----- Records provided
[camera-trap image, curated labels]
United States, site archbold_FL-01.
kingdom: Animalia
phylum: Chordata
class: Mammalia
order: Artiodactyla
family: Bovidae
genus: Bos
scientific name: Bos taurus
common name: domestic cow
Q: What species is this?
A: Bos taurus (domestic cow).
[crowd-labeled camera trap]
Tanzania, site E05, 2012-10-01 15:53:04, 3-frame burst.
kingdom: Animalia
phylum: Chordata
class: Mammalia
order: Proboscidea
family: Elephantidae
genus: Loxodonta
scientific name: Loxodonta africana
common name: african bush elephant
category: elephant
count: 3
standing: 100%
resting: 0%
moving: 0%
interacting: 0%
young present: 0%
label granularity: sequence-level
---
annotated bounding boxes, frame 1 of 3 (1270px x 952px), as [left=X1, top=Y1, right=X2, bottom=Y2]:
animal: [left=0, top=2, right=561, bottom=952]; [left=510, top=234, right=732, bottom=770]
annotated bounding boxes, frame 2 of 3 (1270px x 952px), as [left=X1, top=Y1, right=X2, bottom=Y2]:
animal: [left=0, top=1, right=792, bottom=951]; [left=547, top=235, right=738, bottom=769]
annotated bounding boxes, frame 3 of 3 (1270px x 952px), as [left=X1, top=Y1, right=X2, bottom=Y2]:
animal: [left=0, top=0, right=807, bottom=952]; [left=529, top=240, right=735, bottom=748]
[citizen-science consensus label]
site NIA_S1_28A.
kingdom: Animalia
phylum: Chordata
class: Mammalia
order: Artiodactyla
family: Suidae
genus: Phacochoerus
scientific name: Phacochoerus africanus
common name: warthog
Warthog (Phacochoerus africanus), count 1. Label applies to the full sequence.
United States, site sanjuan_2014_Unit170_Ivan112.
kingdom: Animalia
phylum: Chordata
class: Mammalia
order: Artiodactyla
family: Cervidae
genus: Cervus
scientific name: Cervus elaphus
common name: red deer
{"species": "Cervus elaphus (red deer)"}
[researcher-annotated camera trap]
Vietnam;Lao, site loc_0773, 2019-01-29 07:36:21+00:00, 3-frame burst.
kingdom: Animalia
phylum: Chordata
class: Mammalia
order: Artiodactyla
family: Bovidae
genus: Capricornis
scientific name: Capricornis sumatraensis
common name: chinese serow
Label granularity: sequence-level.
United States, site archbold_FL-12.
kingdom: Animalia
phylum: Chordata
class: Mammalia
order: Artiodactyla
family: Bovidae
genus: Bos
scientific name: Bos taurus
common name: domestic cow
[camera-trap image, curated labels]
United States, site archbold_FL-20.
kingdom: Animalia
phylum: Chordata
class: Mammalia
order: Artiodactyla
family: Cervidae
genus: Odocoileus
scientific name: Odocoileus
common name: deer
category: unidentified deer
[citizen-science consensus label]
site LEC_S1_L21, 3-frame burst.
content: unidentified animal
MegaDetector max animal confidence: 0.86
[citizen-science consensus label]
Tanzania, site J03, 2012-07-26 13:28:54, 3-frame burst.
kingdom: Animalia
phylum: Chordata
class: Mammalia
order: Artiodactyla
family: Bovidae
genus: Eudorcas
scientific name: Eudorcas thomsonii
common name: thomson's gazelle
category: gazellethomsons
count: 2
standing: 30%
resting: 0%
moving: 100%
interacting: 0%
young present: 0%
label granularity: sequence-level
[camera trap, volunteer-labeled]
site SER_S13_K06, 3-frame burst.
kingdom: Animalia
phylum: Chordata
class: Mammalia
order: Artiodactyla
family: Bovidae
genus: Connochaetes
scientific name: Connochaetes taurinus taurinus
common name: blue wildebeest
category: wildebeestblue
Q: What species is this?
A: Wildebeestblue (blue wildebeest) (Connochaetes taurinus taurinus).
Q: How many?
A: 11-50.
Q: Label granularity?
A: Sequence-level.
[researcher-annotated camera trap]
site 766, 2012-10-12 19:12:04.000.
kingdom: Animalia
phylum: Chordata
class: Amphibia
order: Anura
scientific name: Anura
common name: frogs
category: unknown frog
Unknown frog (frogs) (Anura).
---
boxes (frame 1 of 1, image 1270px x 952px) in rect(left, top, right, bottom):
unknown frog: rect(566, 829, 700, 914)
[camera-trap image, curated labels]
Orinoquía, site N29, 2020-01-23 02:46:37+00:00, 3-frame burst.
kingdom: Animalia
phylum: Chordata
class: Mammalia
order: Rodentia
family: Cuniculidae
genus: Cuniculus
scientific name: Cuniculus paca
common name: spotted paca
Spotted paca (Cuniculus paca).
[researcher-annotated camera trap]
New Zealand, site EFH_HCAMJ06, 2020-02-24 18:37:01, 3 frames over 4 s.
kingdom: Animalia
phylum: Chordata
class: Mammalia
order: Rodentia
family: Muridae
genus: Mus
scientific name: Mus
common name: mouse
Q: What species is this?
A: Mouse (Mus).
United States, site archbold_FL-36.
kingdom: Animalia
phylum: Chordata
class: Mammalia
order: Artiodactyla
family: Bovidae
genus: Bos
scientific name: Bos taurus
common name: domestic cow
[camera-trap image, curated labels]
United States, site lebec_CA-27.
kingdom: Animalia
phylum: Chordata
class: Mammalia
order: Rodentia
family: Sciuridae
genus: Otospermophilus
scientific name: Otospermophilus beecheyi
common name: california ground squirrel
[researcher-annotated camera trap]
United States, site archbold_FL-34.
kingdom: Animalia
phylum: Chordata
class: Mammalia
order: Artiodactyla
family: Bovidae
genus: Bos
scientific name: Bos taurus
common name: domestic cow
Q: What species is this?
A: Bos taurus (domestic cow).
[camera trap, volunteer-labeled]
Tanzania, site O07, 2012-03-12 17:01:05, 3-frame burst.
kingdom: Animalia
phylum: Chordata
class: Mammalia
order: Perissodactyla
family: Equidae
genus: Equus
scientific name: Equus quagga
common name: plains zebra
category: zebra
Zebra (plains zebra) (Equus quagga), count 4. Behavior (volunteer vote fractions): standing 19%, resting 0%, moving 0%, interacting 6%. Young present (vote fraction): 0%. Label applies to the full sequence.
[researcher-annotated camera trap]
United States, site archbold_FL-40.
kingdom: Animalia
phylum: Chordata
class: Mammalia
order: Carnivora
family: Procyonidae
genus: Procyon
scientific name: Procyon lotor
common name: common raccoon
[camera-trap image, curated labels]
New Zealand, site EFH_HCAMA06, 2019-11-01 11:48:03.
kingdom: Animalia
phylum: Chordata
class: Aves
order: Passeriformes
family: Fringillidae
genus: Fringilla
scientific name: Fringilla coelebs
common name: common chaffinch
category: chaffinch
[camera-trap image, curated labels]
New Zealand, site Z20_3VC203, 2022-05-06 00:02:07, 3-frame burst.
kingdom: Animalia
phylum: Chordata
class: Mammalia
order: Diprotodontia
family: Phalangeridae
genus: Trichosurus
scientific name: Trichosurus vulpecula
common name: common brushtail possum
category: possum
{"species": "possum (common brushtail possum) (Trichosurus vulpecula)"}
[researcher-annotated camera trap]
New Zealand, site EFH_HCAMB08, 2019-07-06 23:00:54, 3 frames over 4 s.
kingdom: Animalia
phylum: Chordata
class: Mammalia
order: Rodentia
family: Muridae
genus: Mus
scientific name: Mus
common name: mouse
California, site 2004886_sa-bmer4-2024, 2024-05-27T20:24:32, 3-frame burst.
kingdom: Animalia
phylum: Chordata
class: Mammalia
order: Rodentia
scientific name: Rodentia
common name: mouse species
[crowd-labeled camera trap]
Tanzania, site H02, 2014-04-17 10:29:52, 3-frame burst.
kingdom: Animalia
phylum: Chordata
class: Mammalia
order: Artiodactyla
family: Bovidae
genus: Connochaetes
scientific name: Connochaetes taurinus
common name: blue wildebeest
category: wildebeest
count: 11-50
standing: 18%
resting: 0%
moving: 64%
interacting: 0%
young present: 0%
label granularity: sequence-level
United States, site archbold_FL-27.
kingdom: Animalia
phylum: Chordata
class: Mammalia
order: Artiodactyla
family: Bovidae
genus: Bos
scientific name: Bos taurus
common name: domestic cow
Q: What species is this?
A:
----------
__What you should do__: Select every line above that contains the word "over", and copy it.

__Reply to the task__:
New Zealand, site EFH_HCAMJ06, 2020-02-24 18:37:01, 3 frames over 4 s.
New Zealand, site EFH_HCAMB08, 2019-07-06 23:00:54, 3 frames over 4 s.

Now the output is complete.